= Beginning of Section =
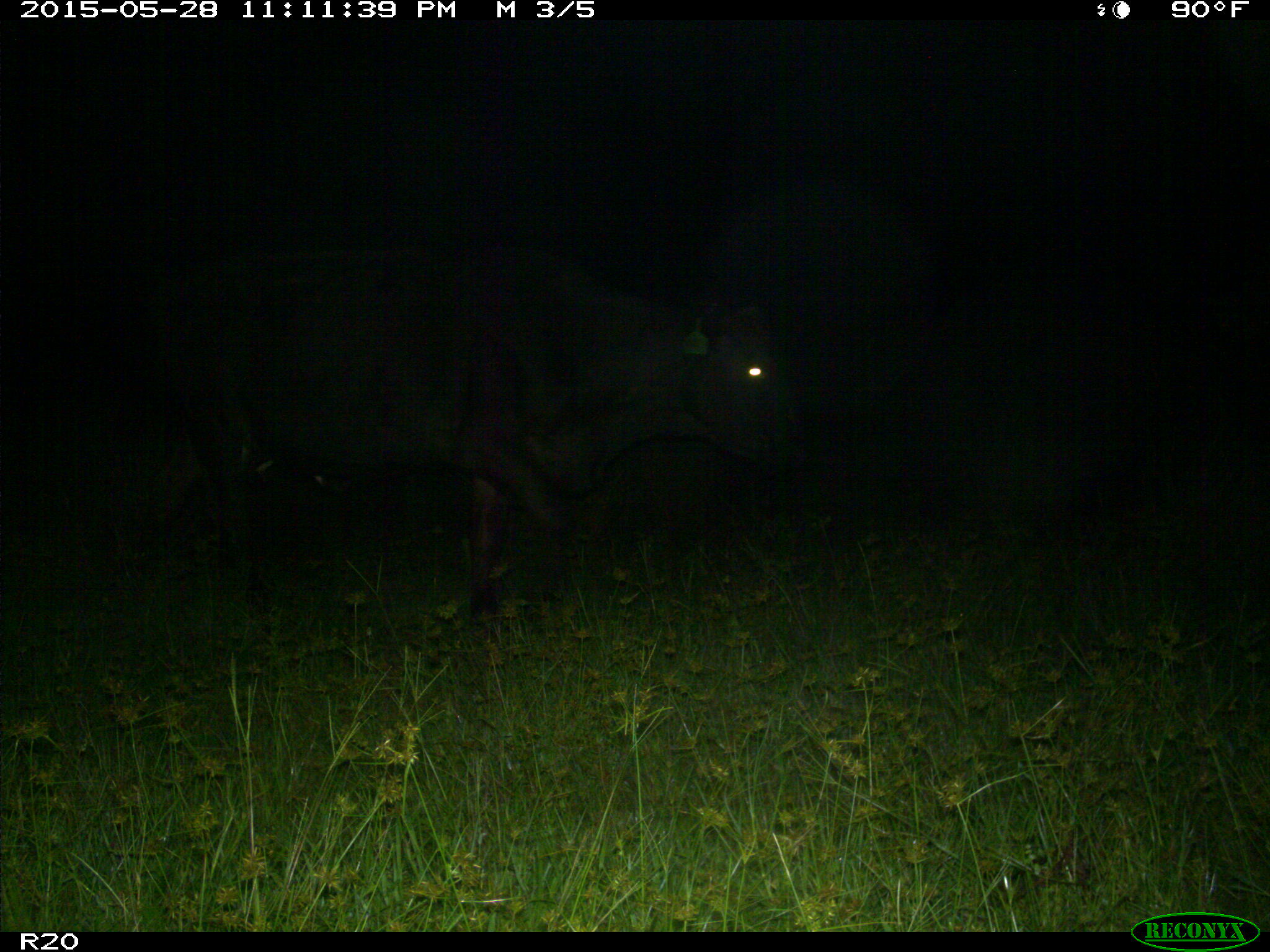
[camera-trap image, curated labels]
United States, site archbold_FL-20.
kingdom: Animalia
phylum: Chordata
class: Mammalia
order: Artiodactyla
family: Bovidae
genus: Bos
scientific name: Bos taurus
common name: domestic cow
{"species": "Bos taurus (domestic cow)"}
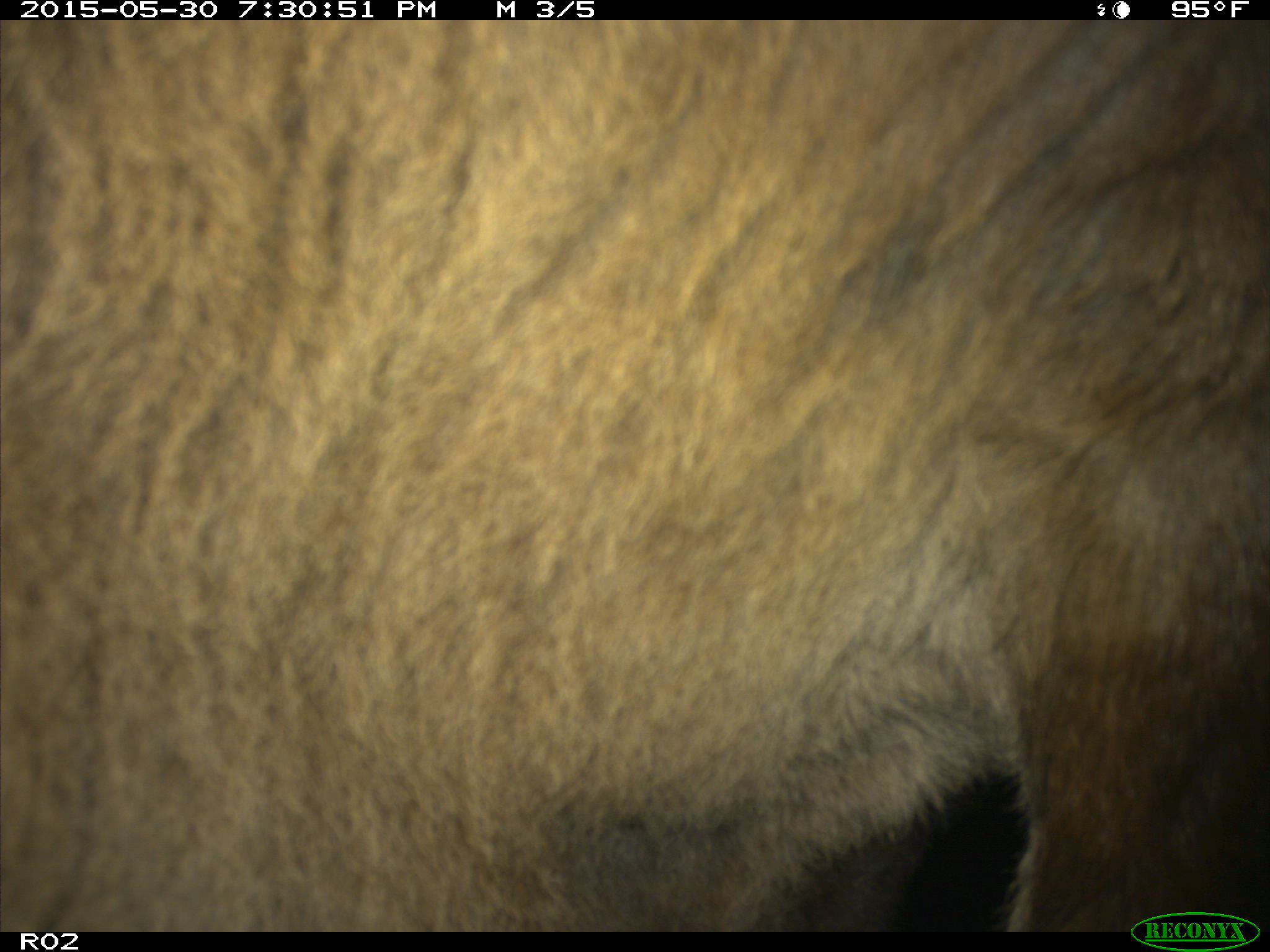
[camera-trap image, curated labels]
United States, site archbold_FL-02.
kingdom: Animalia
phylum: Chordata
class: Mammalia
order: Artiodactyla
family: Bovidae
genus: Bos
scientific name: Bos taurus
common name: domestic cow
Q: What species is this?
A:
= End of Section =
▶ PROBLEM DESCRIPTION
Output a faithful copy of the data, with each picture left out.

▶ WRITTEN ANSWER
[camera-trap image, curated labels]
United States, site archbold_FL-20.
kingdom: Animalia
phylum: Chordata
class: Mammalia
order: Artiodactyla
family: Bovidae
genus: Bos
scientific name: Bos taurus
common name: domestic cow
{"species": "Bos taurus (domestic cow)"}
[camera-trap image, curated labels]
United States, site archbold_FL-02.
kingdom: Animalia
phylum: Chordata
class: Mammalia
order: Artiodactyla
family: Bovidae
genus: Bos
scientific name: Bos taurus
common name: domestic cow
Q: What species is this?
A:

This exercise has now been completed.